Your tasks
A) According to the news excerpt, where was the festival shooting that happened a weekend before Aug. 4?
B) Please set down the news excerpt word for word, starting with "After the prayer" and going on through "in Gilroy, California.".

Text extract

········

After the prayer called the Angelus in St Peter’s Square on Aug. 4, the Pope said he wanted to convey his spiritual closeness to the victims, the wounded and the families affected by the attacks. He also included those who died a weekend earlier during a shooting at a festival in Gilroy, California.

“I am spiritually close to the victims of the episodes of violence that these days have bloodied Texas, California and Ohio, in the United States, affecting defenseless people,” he said.

He joined bishops in Texas as well as national Catholic organizations and leaders reacting to a bloody first weekend of August, which produced the eighth deadliest gun violence attack in the country after a gunman opened fire in morning of Aug. 3 at a mall in El Paso, Texas, killing 20 and injuring more than a dozen people.

Less than 24 hours after the El Paso shooting, authorities in Dayton, Ohio, reported at least nine dead and more than a dozen injured after a gunman opened fire on a crowd at or near a bar in the early hours of Aug. 4. The suspected gunman was fatally wounded, but police have not yet identified him.

········

Listed records
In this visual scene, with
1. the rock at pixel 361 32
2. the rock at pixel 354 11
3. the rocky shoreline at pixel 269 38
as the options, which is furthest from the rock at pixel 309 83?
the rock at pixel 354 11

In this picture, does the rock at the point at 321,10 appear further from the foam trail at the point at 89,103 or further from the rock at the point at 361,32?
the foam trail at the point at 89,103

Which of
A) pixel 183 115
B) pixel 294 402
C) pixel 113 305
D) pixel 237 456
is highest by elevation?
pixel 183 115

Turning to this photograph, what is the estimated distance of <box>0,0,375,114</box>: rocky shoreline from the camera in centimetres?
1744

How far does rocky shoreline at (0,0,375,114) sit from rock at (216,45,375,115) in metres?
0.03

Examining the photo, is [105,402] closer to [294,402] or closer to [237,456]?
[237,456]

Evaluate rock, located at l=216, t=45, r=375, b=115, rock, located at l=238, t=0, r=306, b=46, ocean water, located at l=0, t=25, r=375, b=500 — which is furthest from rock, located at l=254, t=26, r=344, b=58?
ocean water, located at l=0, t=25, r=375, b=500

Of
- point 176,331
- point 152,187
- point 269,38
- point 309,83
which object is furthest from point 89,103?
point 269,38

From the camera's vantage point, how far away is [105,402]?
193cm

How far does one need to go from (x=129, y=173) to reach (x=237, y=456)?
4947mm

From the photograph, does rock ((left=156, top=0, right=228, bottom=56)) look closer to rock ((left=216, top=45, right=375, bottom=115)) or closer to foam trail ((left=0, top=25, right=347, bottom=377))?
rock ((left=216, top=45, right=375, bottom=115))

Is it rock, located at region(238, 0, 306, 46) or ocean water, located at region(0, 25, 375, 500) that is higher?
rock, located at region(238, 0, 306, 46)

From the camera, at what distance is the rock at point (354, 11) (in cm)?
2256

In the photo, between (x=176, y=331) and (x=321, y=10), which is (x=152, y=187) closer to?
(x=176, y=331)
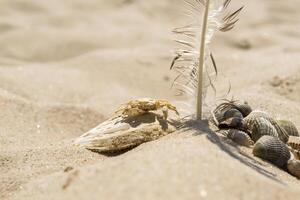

········

Solutions by task
A) In Gilroy, California.

B)
After the prayer called the Angelus in St Peter’s Square on Aug. 4, the Pope said he wanted to convey his spiritual closeness to the victims, the wounded and the families affected by the attacks. He also included those who died a weekend earlier during a shooting at a festival in Gilroy, California.